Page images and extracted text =
* * *

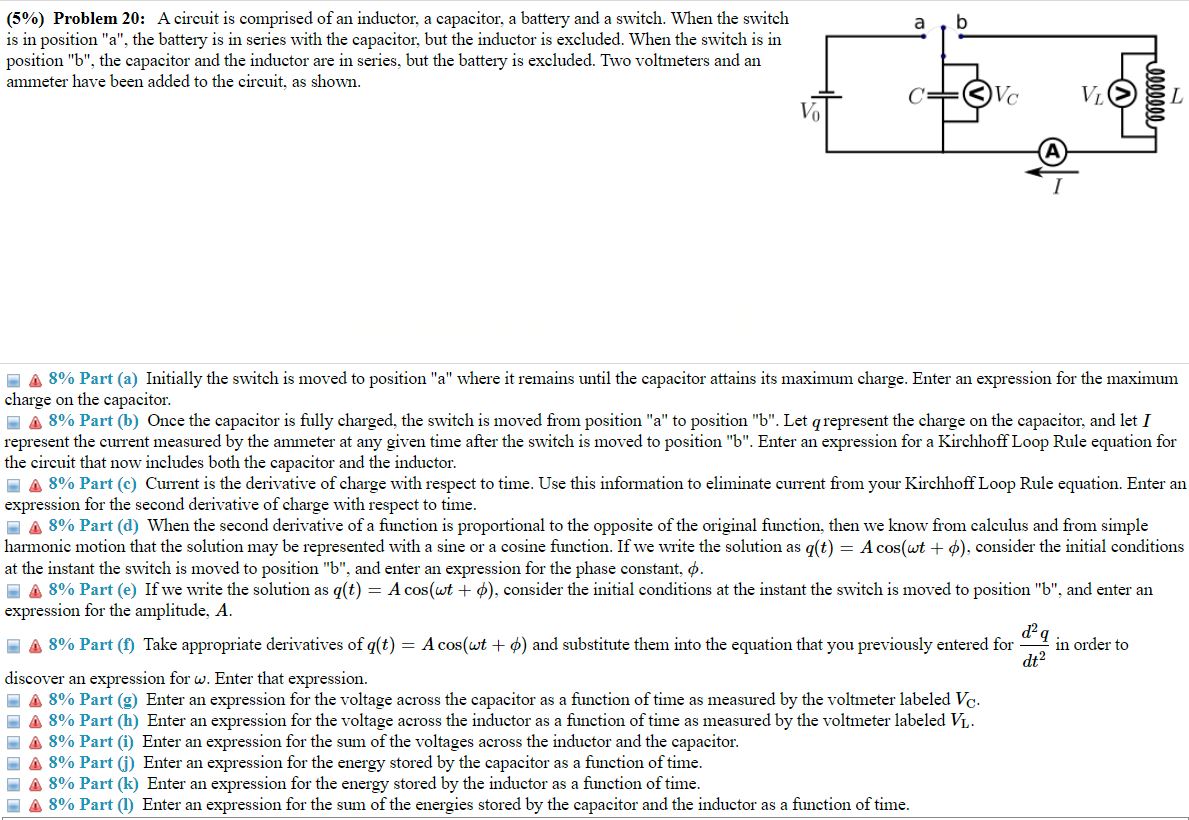 (5%) Problem 20: A circuit is comprised of an inductor, a capacitor, a battery and a switch. When the switch is in position "a", the battery is in series with the capacitor, but the inductor is excluded. When the switch is in position "b", the capacitor and the inductor are in series, but the battery is excluded. Two voltmeters and an ammeter have been added to the circuit, as shown.

a b
$V_0$
$C$
V
$V_C$
$V_L$
V
$L$
A
$I$

8% Part (a) Initially the switch is moved to position "a" where it remains until the capacitor attains its maximum charge. Enter an expression for the maximum charge on the capacitor.
8% Part (b) Once the capacitor is fully charged, the switch is moved from position "a" to position "b". Let $q$ represent the charge on the capacitor, and let $I$ represent the current measured by the ammeter at any given time after the switch is moved to position "b". Enter an expression for a Kirchhoff Loop Rule equation for the circuit that now includes both the capacitor and the inductor.
8% Part (c) Current is the derivative of charge with respect to time. Use this information to eliminate current from your Kirchhoff Loop Rule equation. Enter an expression for the second derivative of charge with respect to time.
8% Part (d) When the second derivative of a function is proportional to the opposite of the original function, then we know from calculus and from simple harmonic motion that the solution may be represented with a sine or a cosine function. If we write the solution as $q(t) = A\cos(\omega t + \phi)$, consider the initial conditions at the instant the switch is moved to position "b", and enter an expression for the phase constant, $\phi$.
8% Part (e) If we write the solution as $q(t) = A\cos(\omega t + \phi)$, consider the initial conditions at the instant the switch is moved to position "b", and enter an expression for the amplitude, $A$.
8% Part (f) Take appropriate derivatives of $q(t) = A\cos(\omega t + \phi)$ and substitute them into the equation that you previously entered for $\frac{d^2q}{dt^2}$ in order to discover an expression for $\omega$. Enter that expression.
8% Part (g) Enter an expression for the voltage across the capacitor as a function of time as measured by the voltmeter labeled $V_C$.
8% Part (h) Enter an expression for the voltage across the inductor as a function of time as measured by the voltmeter labeled $V_L$.
8% Part (i) Enter an expression for the sum of the voltages across the inductor and the capacitor.
8% Part (j) Enter an expression for the energy stored by the capacitor as a function of time.
8% Part (k) Enter an expression for the energy stored by the inductor as a function of time.
8% Part (l) Enter an expression for the sum of the energies stored by the capacitor and the inductor as a function of time.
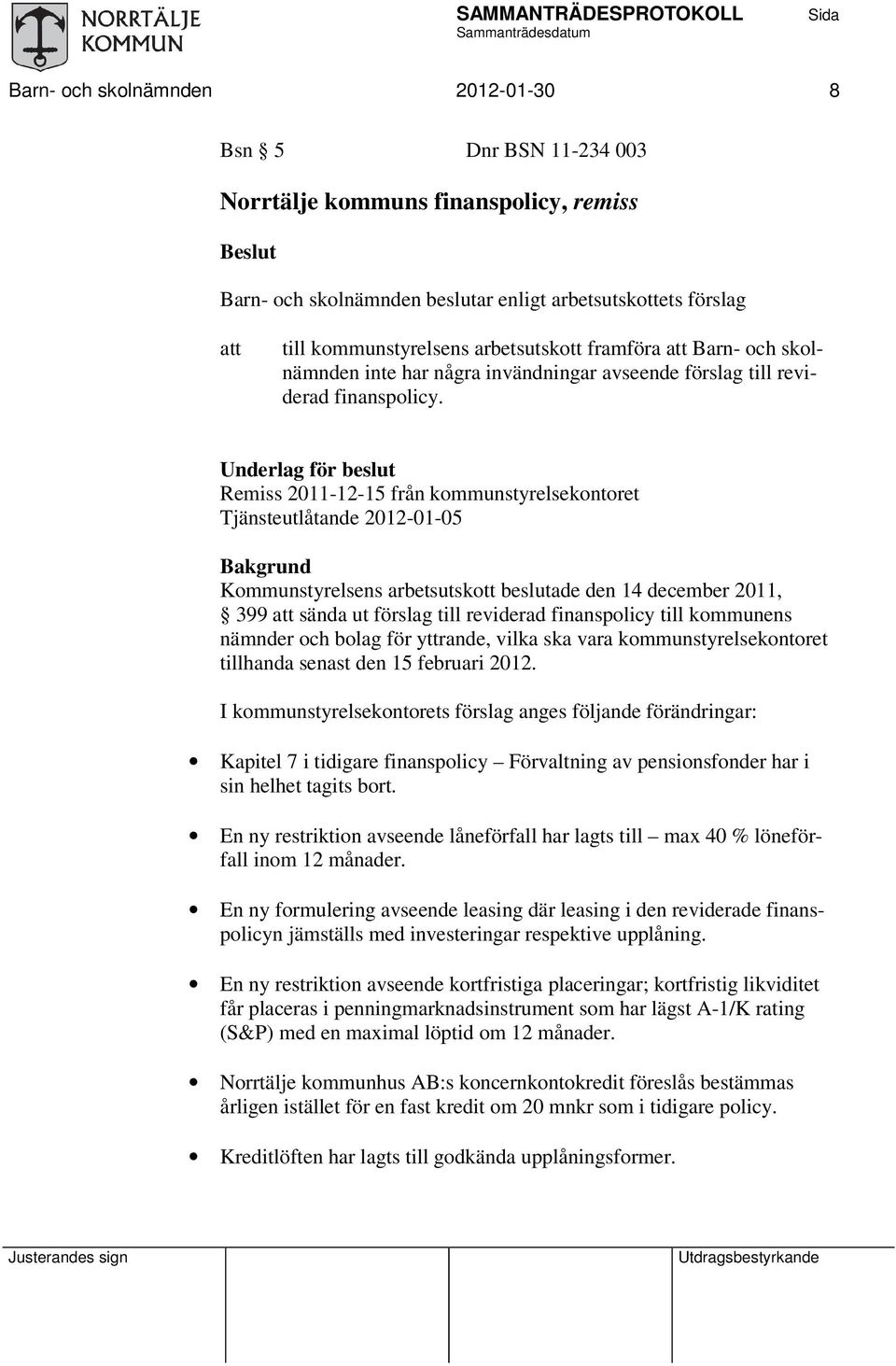 NORRTÄLJE KOMMUN

SAMMANTRÄDESPROTOKOLL Sida
Sammanträdesdatum

Barn- och skolnämnden 2012-01-30 8

Bsn § 5 Dnr BSN 11-234 003

Norrtälje kommuns finanspolicy, remiss

Beslut

Barn- och skolnämnden beslutar enligt arbetsutskottets förslag

att till kommunstyrelsens arbetsutskott framföra att Barn- och skolnämnden inte har några invändningar avseende förslag till reviderad finanspolicy.

Underlag för beslut
Remiss 2011-12-15 från kommunstyrelsekontoret
Tjänsteutlåtande 2012-01-05

Bakgrund
Kommunstyrelsens arbetsutskott beslutade den 14 december 2011, § 399 att sända ut förslag till reviderad finanspolicy till kommunens nämnder och bolag för yttrande, vilka ska vara kommunstyrelsekontoret tillhanda senast den 15 februari 2012.

I kommunstyrelsekontorets förslag anges följande förändringar:

• Kapitel 7 i tidigare finanspolicy – Förvaltning av pensionsfonder har i sin helhet tagits bort.

• En ny restriktion avseende låneförfall har lagts till – max 40 % löneförfall inom 12 månader.

• En ny formulering avseende leasing där leasing i den reviderade finanspolicyn jämställs med investeringar respektive upplåning.

• En ny restriktion avseende kortfristiga placeringar; kortfristig likviditet får placeras i penningmarknadsinstrument som har lägst A-1/K rating (S&P) med en maximal löptid om 12 månader.

• Norrtälje kommunhus AB:s koncernkontokredit föreslås bestämmas årligen istället för en fast kredit om 20 mnkr som i tidigare policy.

• Kreditlöften har lagts till godkända upplåningsformer.

Justerandes sign Utdragsbestyrkande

* * *

GOAL OF THE EXERCISE =
From the data above, output only the lines between the line containing "SAMMANTRÄDESPROTOKOLL Sida" and the line containing "Barn- och skolnämnden beslutar", inclusive, exactly as written.

RESULT FOR THIS EXERCISE =
SAMMANTRÄDESPROTOKOLL Sida
Sammanträdesdatum

Barn- och skolnämnden 2012-01-30 8

Bsn § 5 Dnr BSN 11-234 003

Norrtälje kommuns finanspolicy, remiss

Beslut

Barn- och skolnämnden beslutar enligt arbetsutskottets förslag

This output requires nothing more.